Revisiting Padded Transformer Expressivity: Which Architectural Choices Matter and Which Don't
Pith reviewed 2026-06-29 08:11 UTC · model grok-4.3
The pith
Padded transformers with constant precision equal L-uniform AC^0 circuits while growing precision reaches L-uniform TC^0 regardless of width.
A machine-rendered reading of the paper's core claim, the machinery that carries it, and where it could break.
Core claim
Polynomially padded L-uniform constant-precision transformers are equivalent to L-uniform AC^0, while growing-precision ones achieve L-uniform TC^0 regardless of width. Furthermore, looping enables sequential processing analogous to circuits: log^d N-looped constant-precision transformers reach FO-uniform AC^d, and growing-precision ones reach FO-uniform TC^d. All results hold for both softmax and average hard attention transformers.
What carries the argument
Polynomially padded transformer model whose expressivity is governed by constant versus growing numeric precision and by L-uniform versus FO-uniform circuit families.
If this is right
- Increasing width beyond logarithmic size adds no further expressivity.
- Softmax attention and average hard attention produce identical expressivity results.
- Looping the transformer log^d N times raises its power from AC^0/TC^0 to AC^d/TC^d.
- Precision level, not width or attention variant, determines whether the model reaches AC^0 or TC^0.
Where Pith is reading between the lines
- Fixed-precision transformers in practice may remain confined to AC^0-level tasks even when given padded inputs.
- Recurrent or looped transformer variants could be used to target higher circuit classes without changing precision.

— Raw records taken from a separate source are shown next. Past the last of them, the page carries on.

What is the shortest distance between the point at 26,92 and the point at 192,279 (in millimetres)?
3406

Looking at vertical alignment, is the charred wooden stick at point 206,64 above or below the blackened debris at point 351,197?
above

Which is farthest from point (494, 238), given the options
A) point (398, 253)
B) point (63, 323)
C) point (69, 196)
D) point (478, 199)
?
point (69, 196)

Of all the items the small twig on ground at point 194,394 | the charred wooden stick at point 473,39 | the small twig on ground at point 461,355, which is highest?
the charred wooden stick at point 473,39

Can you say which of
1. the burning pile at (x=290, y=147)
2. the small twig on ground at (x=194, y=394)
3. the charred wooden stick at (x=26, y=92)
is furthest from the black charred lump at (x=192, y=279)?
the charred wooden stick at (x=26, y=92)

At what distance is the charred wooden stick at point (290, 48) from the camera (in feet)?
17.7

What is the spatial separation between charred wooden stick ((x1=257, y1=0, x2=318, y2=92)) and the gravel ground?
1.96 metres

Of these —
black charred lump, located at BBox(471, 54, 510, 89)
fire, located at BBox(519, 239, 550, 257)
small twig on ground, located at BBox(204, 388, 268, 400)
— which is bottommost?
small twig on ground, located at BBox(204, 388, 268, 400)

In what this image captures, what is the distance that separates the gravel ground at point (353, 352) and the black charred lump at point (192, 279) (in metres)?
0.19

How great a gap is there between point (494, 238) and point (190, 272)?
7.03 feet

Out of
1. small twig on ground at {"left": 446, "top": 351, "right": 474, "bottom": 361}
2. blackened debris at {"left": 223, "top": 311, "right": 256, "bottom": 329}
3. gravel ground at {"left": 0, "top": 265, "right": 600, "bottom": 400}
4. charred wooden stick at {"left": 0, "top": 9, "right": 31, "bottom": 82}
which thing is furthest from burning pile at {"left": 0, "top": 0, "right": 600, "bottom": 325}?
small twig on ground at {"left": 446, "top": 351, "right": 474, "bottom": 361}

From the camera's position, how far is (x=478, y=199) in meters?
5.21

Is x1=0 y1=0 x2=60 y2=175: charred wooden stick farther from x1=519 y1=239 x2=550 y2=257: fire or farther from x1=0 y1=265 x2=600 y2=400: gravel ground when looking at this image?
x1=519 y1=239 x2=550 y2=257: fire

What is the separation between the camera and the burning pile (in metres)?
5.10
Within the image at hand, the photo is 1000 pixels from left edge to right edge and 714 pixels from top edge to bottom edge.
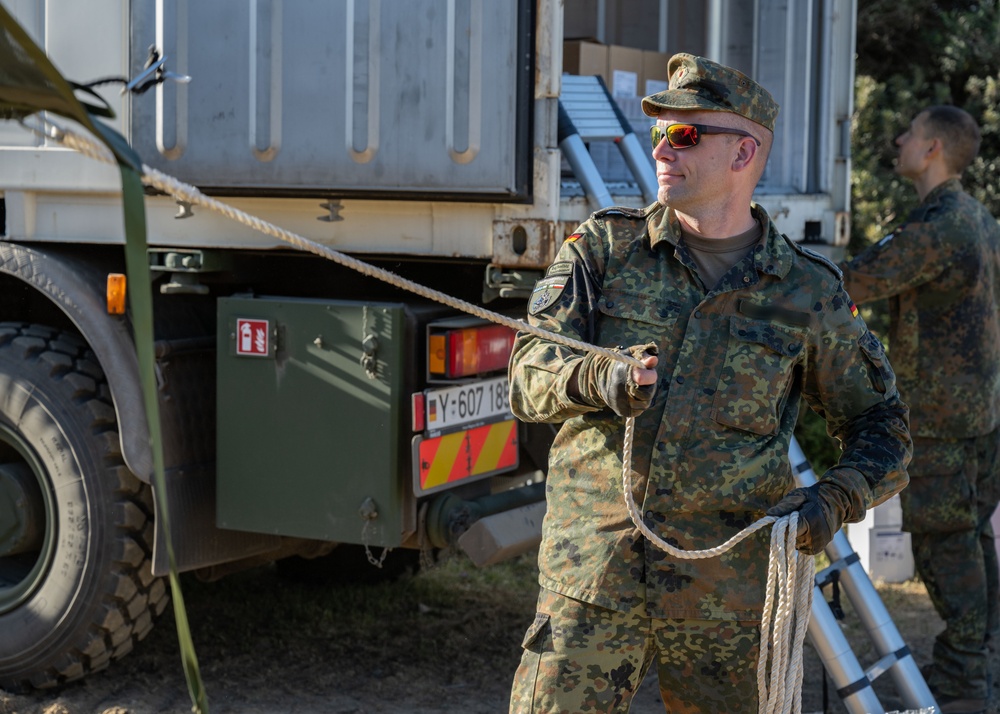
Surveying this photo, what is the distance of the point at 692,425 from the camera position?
2396 millimetres

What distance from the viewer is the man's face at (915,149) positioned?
4.24m

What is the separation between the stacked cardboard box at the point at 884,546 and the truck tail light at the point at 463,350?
7.87 ft

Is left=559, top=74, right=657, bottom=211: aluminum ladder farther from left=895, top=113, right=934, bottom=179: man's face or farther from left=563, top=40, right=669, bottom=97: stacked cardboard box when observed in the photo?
left=895, top=113, right=934, bottom=179: man's face

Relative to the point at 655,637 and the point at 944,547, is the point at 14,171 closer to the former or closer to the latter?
the point at 655,637

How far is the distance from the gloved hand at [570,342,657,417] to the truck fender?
5.19 ft

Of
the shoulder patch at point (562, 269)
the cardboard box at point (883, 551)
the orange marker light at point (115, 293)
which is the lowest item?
the cardboard box at point (883, 551)

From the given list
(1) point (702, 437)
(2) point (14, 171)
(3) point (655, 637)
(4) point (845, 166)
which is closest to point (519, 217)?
(1) point (702, 437)

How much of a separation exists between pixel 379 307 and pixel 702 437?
1.19 meters

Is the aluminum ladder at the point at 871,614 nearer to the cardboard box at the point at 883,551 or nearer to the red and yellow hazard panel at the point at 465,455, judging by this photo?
the red and yellow hazard panel at the point at 465,455

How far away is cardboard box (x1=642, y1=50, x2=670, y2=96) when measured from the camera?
479 cm

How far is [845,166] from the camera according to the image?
4.55 m

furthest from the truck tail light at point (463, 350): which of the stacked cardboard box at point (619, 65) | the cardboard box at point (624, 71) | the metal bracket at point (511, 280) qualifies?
the cardboard box at point (624, 71)

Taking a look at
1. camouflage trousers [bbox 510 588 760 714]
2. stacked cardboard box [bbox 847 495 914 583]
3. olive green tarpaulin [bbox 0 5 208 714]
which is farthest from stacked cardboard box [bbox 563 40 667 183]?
olive green tarpaulin [bbox 0 5 208 714]

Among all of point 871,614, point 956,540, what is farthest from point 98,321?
point 956,540
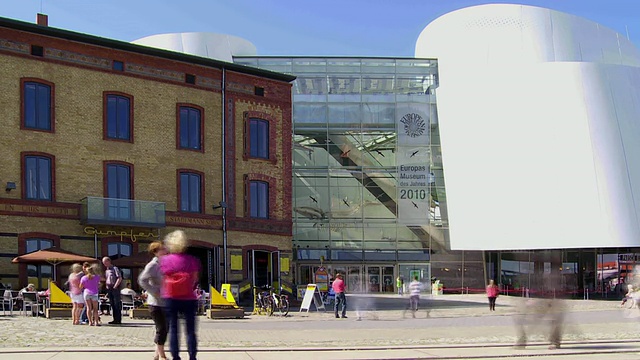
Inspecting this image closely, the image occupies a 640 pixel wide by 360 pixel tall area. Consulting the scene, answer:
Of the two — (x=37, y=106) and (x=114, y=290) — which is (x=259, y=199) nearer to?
(x=37, y=106)

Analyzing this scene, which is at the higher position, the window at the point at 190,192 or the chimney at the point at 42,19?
the chimney at the point at 42,19

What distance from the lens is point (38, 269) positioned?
29594 mm

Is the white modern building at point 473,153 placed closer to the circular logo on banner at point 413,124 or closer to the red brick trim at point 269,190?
the circular logo on banner at point 413,124

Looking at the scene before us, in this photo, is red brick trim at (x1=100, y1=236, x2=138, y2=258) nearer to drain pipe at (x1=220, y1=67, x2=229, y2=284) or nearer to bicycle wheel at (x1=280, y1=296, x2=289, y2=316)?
drain pipe at (x1=220, y1=67, x2=229, y2=284)

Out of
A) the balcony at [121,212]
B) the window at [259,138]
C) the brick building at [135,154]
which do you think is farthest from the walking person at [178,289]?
the window at [259,138]

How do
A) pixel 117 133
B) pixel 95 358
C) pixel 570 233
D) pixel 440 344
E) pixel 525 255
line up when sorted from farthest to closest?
1. pixel 525 255
2. pixel 570 233
3. pixel 117 133
4. pixel 440 344
5. pixel 95 358

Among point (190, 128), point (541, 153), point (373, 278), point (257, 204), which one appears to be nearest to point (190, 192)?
point (190, 128)

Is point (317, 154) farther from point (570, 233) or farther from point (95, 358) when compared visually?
point (95, 358)

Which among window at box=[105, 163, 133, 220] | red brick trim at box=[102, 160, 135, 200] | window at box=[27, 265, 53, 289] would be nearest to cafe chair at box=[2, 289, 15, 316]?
window at box=[27, 265, 53, 289]

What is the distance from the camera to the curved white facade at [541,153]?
43.5m

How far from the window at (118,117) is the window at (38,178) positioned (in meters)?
2.82

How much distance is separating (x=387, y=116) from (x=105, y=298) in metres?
28.0

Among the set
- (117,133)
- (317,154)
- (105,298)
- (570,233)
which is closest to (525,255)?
(570,233)

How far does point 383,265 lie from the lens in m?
49.2
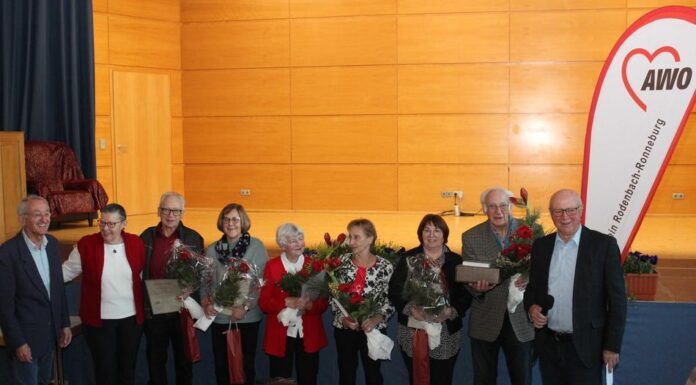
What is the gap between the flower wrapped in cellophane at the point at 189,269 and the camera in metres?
4.65

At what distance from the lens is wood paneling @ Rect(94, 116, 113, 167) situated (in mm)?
11784

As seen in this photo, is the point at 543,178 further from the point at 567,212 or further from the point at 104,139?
the point at 567,212

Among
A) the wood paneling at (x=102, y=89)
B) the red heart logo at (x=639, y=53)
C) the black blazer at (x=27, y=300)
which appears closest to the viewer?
the black blazer at (x=27, y=300)

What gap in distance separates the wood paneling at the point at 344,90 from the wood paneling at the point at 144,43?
Result: 72.2 inches

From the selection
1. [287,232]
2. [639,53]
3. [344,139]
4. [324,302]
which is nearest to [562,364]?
[324,302]

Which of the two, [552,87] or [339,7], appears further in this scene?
[339,7]

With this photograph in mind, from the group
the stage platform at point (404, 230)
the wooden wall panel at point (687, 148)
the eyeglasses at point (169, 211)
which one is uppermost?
the wooden wall panel at point (687, 148)

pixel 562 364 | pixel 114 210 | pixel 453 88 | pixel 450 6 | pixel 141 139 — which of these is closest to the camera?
pixel 562 364

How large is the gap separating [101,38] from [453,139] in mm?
5011

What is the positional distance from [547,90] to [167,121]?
540cm

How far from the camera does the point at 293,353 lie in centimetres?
479

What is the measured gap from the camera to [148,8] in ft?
39.9

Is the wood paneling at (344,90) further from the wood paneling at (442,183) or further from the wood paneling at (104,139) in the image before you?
the wood paneling at (104,139)

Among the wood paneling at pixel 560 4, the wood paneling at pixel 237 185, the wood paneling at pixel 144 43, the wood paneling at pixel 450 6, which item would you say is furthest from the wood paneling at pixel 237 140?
the wood paneling at pixel 560 4
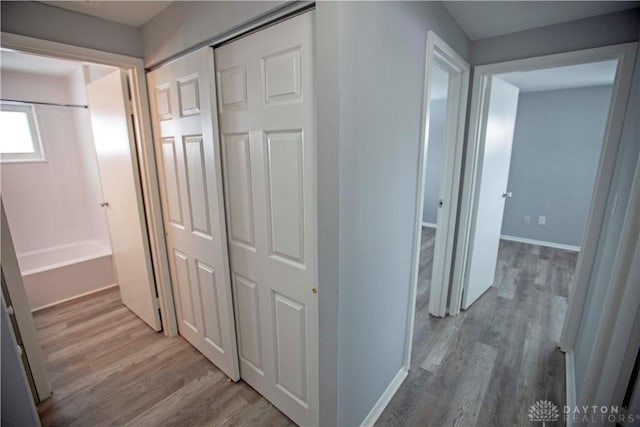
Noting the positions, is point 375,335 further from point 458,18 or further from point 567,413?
point 458,18

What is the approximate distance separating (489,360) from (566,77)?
10.3 feet

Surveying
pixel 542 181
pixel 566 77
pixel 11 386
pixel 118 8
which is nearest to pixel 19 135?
pixel 118 8

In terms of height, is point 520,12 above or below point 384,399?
above

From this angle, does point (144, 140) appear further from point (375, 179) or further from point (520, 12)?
point (520, 12)

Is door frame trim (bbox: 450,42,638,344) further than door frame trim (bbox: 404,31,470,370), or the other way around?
door frame trim (bbox: 450,42,638,344)

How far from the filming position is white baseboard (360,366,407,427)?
1.54 metres

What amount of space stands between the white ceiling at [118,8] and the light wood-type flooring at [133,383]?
2193mm

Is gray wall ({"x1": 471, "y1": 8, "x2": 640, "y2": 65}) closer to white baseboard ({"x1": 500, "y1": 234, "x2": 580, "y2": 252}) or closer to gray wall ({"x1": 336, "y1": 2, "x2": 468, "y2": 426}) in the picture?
gray wall ({"x1": 336, "y1": 2, "x2": 468, "y2": 426})

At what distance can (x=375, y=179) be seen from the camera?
1.25 meters

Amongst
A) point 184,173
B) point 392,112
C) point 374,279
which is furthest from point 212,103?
point 374,279

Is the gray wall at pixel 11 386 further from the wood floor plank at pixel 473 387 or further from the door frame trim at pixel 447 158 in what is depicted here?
the wood floor plank at pixel 473 387

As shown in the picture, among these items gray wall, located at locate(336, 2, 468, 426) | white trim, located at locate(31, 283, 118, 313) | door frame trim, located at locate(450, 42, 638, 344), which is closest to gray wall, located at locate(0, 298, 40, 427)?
gray wall, located at locate(336, 2, 468, 426)

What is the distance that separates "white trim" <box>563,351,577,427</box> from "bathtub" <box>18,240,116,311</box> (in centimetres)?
384

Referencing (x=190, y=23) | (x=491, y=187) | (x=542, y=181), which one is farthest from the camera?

- Design efforts aimed at greater expressivity should prioritize scaling numeric precision over increasing width.
Load-bearing premise
Padded inputs with filler symbols supply enough polynomial space for adaptive parallel computation, and the chosen definitions of L-uniform and FO-uniform circuit families correctly model what the transformer can do.
What would settle it
Exhibit a specific language in L-uniform TC^0 that no polynomially padded growing-precision transformer (of any width) can compute, or exhibit one outside TC^0 that such a transformer can compute.
Figures
read the original abstract
Recent work describes what transformers can and cannot compute through connections to boolean circuits, but existing results lack exact characterizations and are sensitive to modeling choices. Padded transformers -- to whose input filler symbols such as ``...'' are appended -- emerge as a useful gadget for establishing equivalences to circuit classes by providing polynomial space for adaptive parallel computation. However, only a limited set of padded transformer idealizations has been studied, leaving open how robustly these equivalences hold under changes to attention type, model width, and uniformity. We find that, under practical assumptions, padded transformers are surprisingly robust to all of these, and identify numeric precision and model depth as the main factors affecting expressivity. Concretely, we prove that polynomially padded $\text{L-uniform}$ constant-precision transformers are equivalent to $\text{L-uniform AC}^0$, while growing-precision ones achieve $\text{L-uniform TC}^0$ regardless of width. Furthermore, looping enables sequential processing analogous to circuits: $\log^d N$-looped constant-precision transformers reach $\text{FO-uniform AC}^d$, and growing-precision ones reach $\text{FO-uniform TC}^d$. Interestingly, growing width or precision beyond logarithmic does not increase expressivity, and all our results hold for both softmax and average hard attention transformers.
Editorial analysis
A structured set of objections, weighed in public.
Referee Report
Summary. The paper claims that polynomially padded L-uniform constant-precision transformers are equivalent to L-uniform AC^0, while growing-precision versions are equivalent to L-uniform TC^0 independent of width. It further establishes that log^d N-looped constant-precision transformers reach FO-uniform AC^d and growing-precision ones reach FO-uniform TC^d. These equivalences are asserted to hold for both softmax and average hard attention, with numeric precision and depth as the primary factors affecting expressivity rather than width or attention type. Padding is positioned as a gadget supplying polynomial space for adaptive parallel computation.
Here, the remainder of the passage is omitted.